The first known historical record of Baton Rouge being sighted came in 1699, but the city of Baton Rouge was not incorporated until 1817. The first major celebration of the bicentennial will be at the annual Red Stick Revelry party on New Year's Eve in downtown Baton Rouge.

City-parish leaders are asking businesses and community groups to incorporate the logo that they unveiled Thursday and the spirit of the bicentennial into their events for 2017.

"We have seen and we have been through some tough times this year, and they are never far from our minds," said Mayor-President Kip Holden at a news conference Thursday morning. "But it's also important to celebrate the resilience of our people and our city, pause to recognize great milestones and honor those who came before us."

As Holden, Visit Baton Rouge CEO Paul Arrigo and Assistant Library Director Mary Stein announced the plans for 2017, a "red stick" mascot ambled around the North Boulevard Town Square. People will be invited to toss out their naming ideas for the mascot as part of the bicentennial celebrations.

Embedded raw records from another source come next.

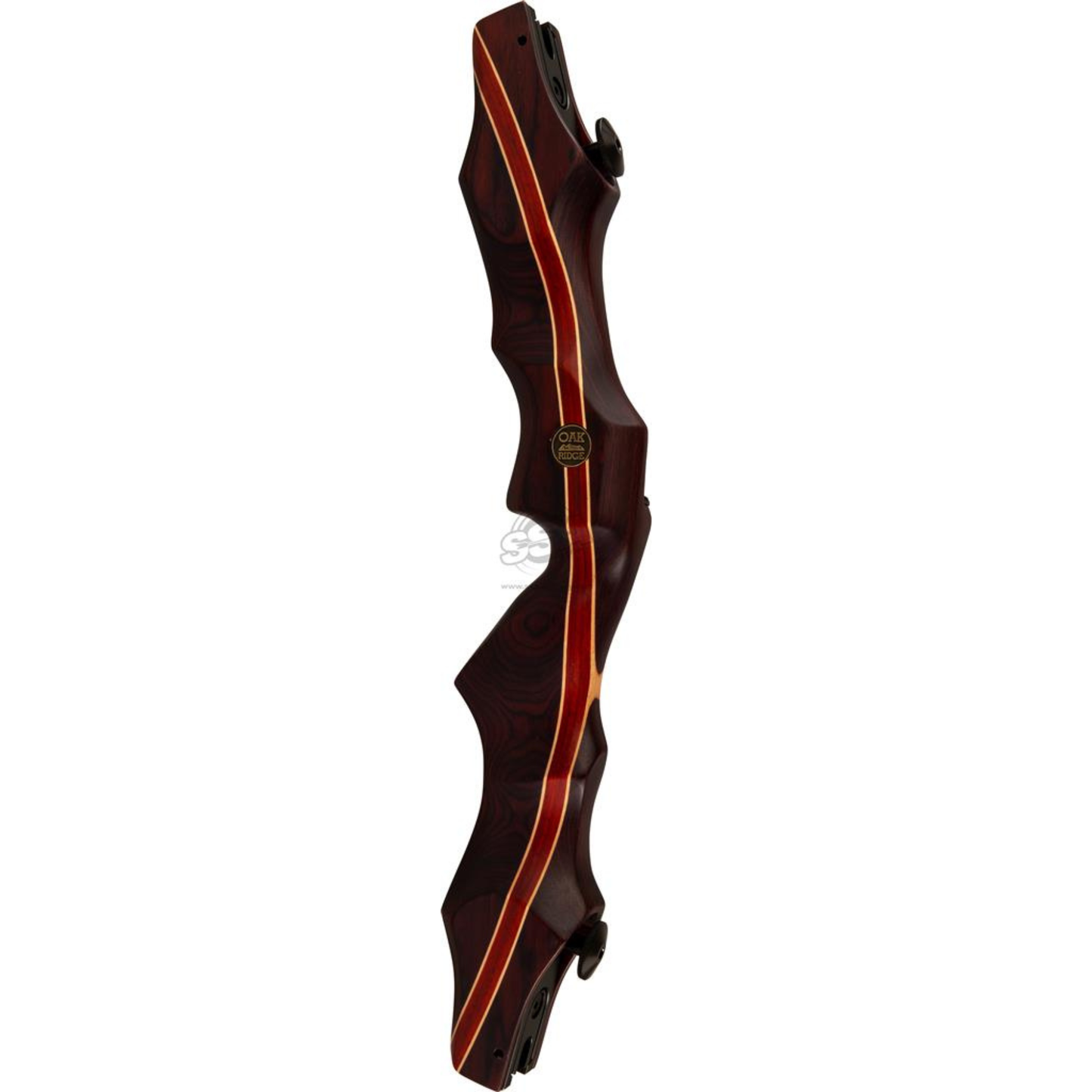 Poignée Wood Shade RedWood V2  - Oak Ridge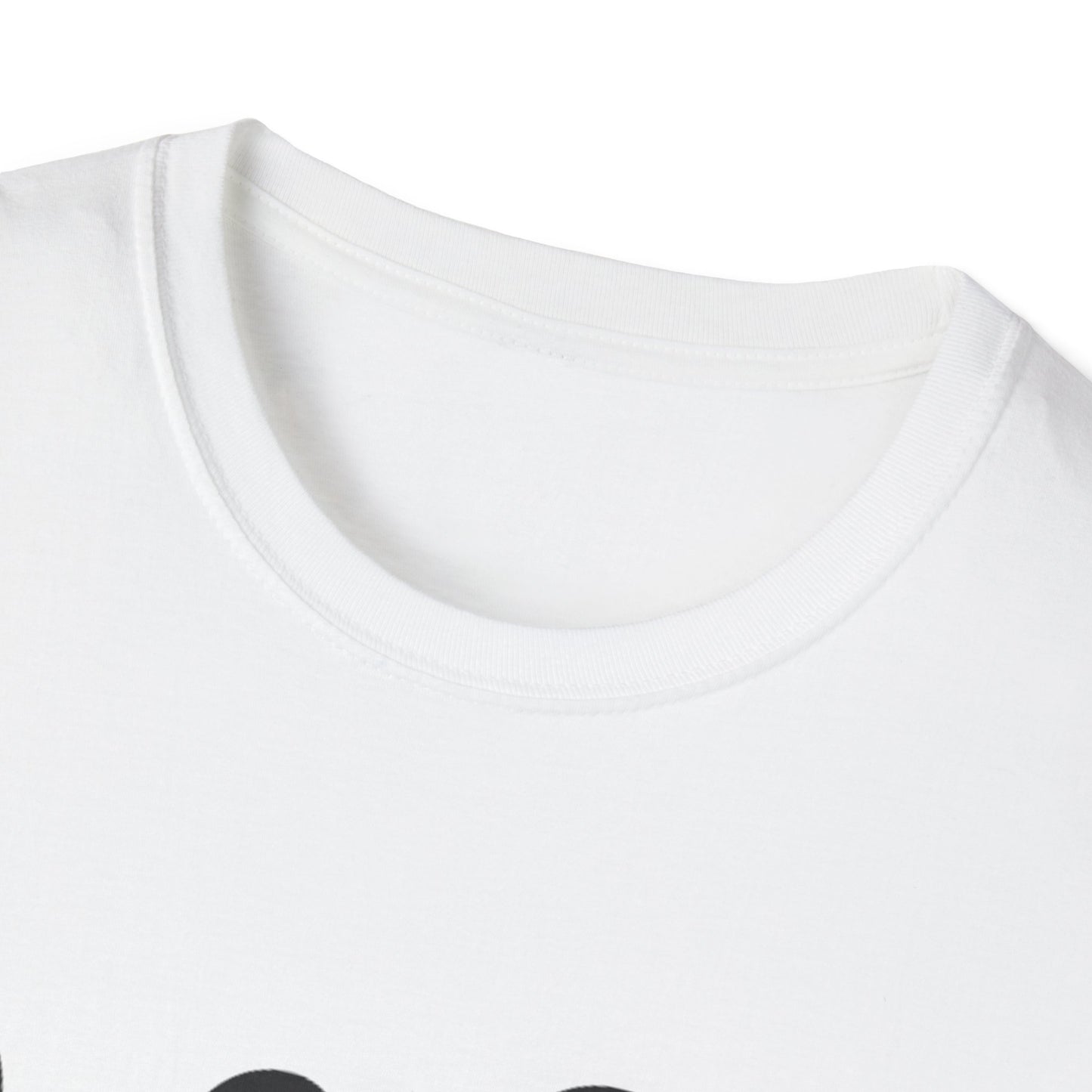 Do What You Love And Do It A Lot  Unisex Softstyle T-Shirt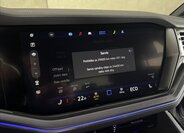Volkswagen Touareg SUV / Terénní 3,0 l 170 kw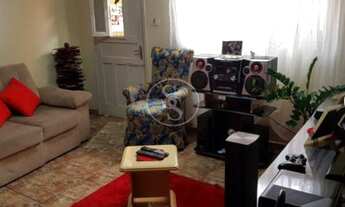 Imagem: Venda- casa terrea- alves dias- R$ 385.000,00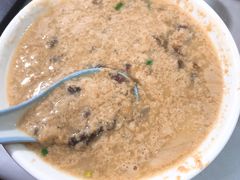 牛肉豆浆-朗霞干大林豆浆(舜水北路店)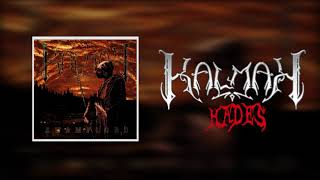 Kalmah - Hades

Arrigo tried to sell the bicentennial as the perfect opportunity to draw more tourists to Baton Rouge. He said the bicentennial will not have one major celebration, but several scattered throughout the year.

One of the early events as part of the celebration will be December 8, with a shopping and Champagne stroll around downtown.

People who want to submit ideas for bicentennial celebrations can do so on the new website, www.batonrouge200.com. People can also download the logo on the website for businesses and others to use in their branding.

Holden, who is term-limited, will leave office at the beginning of 2017.

"According to archaeologists, Baton Rouge was first settled as early as 12,000 BC," he said Thursday. "Think of it this way — long before the ancient pyramids of Egypt were built, early Native Americans were hunting along the Mississippi River, just steps from where we stand today."